The leader of Georgia's ruling party said yesterday the ex-Soviet nation will hold the next parliamentary election based entirely on a proportionate system, fulfilling a key demand of anti-government protesters.
Speaking at a news conference following four days of rallies, the founder of the ruling Georgian Dream party, Bidzina Ivanishvili, announced "large-scale political reform." There will also be no threshold for parties to enter parliament, Ivanishvili said. "We will have a parliament where all the existing political actors will be represented."
The protests, which erupted on Thursday, have seen thousands take to the streets of Tbilisi on consecutive nights and clashes with police firing tear gas and rubber bullets.
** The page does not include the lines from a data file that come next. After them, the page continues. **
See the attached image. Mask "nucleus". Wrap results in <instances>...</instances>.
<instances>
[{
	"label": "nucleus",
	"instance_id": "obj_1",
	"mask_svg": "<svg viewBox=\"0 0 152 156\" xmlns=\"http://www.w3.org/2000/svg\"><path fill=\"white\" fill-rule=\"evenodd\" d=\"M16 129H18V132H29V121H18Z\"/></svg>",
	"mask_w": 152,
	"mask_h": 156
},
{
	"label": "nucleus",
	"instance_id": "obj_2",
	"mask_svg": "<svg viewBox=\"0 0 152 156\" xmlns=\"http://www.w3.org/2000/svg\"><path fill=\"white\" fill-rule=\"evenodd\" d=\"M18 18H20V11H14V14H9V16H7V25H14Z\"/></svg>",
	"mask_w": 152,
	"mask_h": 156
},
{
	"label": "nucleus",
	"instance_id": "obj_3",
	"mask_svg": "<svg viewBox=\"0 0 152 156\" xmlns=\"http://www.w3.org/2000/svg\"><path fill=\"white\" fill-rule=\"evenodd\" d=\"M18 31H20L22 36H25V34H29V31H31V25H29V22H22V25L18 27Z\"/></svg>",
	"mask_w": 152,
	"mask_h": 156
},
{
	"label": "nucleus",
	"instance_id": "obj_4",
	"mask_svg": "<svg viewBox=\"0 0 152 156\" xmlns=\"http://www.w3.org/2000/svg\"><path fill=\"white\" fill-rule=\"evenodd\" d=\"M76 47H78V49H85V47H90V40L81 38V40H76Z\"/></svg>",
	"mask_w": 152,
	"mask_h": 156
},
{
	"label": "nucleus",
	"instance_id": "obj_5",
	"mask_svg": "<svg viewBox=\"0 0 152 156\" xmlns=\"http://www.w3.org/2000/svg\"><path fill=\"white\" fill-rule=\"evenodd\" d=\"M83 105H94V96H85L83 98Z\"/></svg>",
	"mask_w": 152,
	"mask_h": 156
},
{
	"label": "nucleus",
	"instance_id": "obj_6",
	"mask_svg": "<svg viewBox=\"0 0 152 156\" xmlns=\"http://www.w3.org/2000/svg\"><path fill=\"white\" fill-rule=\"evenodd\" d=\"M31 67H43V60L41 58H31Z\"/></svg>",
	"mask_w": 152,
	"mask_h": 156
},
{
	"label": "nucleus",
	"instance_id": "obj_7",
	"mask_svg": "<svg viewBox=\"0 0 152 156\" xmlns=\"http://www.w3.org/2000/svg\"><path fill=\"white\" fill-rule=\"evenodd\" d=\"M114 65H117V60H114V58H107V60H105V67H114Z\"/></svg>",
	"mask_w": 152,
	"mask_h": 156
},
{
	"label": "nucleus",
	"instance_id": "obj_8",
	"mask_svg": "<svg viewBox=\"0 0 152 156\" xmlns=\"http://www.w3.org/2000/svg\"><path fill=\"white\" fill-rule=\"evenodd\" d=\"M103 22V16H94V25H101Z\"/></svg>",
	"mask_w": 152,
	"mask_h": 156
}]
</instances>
It was unclear whether the announcement would be enough to mollify protesters, who were also demanding a snap vote and the resignation of Interior Minister Giorgi Gakharia. Throngs of demonstrators tried to storm parliament, angered by a Russian lawmaker taking the speaker's seat during an international meeting of lawmakers. The protest reflected simmering anger against Russia, which routed Georgia in a 2008 war and maintains a military presence in Georgia's two breakaway provinces of Abkhazia and South Ossetia. Russian influence in Georgia remains a politically sensitive subject, with the opposition accusing the ruling Georgian Dream party, which backed Zurabishvili for the presidency late last year, of being too meek when it comes to confronting Moscow. The two countries broke off diplomatic relations after the war but steps have been made in recent years to restore ties, including Georgia scrapping visitor visas for Russians and Russia lifting a ban on Georgian wine imports.